A young boy is left to fend for himself amidst the wilds of the Pacific Northwest, and schoolyard bullies, in Antlers, a richly evocative if thinly scripted new horror film from director Scott Cooper (Hostiles, Black Mass).
The boy is 12-year-old Lucas Weaver (played by Jeremy T. Thomas in an incredibly mannered performance), and he’s left to fend for himself after dad (Scott Haze) and younger brother Aidan (Sawyer Jones) are attacked by a mysterious presence in an abandoned mine where dad is brewing meth… and Lucas keeps a similar presence at bay, locked in the attic of the Weaver household in rural Oregon.
Lucas’ teacher Julia Meadows (Keri Russell) is quick to pick up that something isn’t quite right with her young student, but even after drawing attention to the boy’s obligatory creepy drawings – which seem to have been sketched with coal and blood – she still can’t convince the school’s principal (Amy Madigan) to intervene.
Her brother Paul (Jesse Plemons), who also happens to be the town’s sheriff, also isn’t much help. Despite knowing Lucas’ no-goodnik dad has likely been mistreating the boy, Paul is overwhelmed with his own problems: half-eaten bodies, gnawed on by humans, turning up in the woods.
The precise nature of what’s going on in Antlers will slowly reveal itself as something rooted in Native American mythology, but it’s (perhaps wisely) given only a cursory explanation here. Besides the briefest of backstory with Graham Greene’s former sheriff pointing to an illustration in a book he conveniently has at hand, much of the horror left to our imagination.
Still, something is going on in Antlers, and director Cooper and cinematographer Florian Hoffmeister convey that long takes of their characters walking through the decaying Oregon landscape during the autumn months.

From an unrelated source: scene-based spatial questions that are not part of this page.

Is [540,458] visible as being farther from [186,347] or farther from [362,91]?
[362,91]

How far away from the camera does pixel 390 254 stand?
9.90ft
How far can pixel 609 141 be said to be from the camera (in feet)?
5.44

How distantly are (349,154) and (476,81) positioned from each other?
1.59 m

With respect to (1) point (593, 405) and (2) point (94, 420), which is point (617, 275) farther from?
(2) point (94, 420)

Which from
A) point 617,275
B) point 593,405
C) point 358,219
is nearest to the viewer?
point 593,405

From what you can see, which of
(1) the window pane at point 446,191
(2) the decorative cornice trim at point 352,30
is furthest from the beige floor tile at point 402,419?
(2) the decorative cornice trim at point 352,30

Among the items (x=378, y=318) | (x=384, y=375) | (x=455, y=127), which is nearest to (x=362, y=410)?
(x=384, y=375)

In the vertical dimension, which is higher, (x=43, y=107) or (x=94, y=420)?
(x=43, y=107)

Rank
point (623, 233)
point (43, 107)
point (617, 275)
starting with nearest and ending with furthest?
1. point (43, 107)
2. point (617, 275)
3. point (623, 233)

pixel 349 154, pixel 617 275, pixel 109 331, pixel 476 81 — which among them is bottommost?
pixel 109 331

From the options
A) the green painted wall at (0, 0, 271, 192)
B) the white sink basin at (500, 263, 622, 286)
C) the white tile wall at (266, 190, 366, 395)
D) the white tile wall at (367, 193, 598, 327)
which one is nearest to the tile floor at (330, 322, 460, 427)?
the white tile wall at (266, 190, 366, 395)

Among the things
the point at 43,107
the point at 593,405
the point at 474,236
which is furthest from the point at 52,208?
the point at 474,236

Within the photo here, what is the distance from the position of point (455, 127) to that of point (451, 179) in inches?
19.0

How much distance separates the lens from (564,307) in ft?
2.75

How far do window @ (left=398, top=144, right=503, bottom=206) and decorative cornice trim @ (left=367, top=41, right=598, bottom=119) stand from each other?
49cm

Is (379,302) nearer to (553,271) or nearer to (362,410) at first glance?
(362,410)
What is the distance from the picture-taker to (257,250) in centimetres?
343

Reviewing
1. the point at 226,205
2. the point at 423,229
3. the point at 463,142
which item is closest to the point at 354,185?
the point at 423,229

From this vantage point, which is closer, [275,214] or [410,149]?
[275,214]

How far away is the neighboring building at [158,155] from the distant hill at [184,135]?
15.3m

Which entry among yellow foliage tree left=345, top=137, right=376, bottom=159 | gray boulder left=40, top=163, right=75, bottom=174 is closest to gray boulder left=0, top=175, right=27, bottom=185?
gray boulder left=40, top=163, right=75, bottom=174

The setting is at once beautiful and terrifying, conveying a menacing sense of rural America that feels authentic.
Antlers works just fine as a moody little horror film, though genre fans might be put off by a slow-paced first hour that nicely establishes the feel and setting but offers little in the way of story momentum.
An unexpectedly graphic final half hour delivers along more traditional horror lines, however, and features some terrific creature design and first-rate practical and digital effects work. One image of the “face” of the monster, in particular, is likely to be burned into the memories of many viewers.
Beyond the horror, however, Antlers really scores as a surprisingly deep metaphor for child abuse, drawing parallels between survivor Julia and her young student who displays all the usual signs. Antlers is at its very best when it allows Lucas to speak for himself, and try to rationalize the unnatural terror he is living with at home.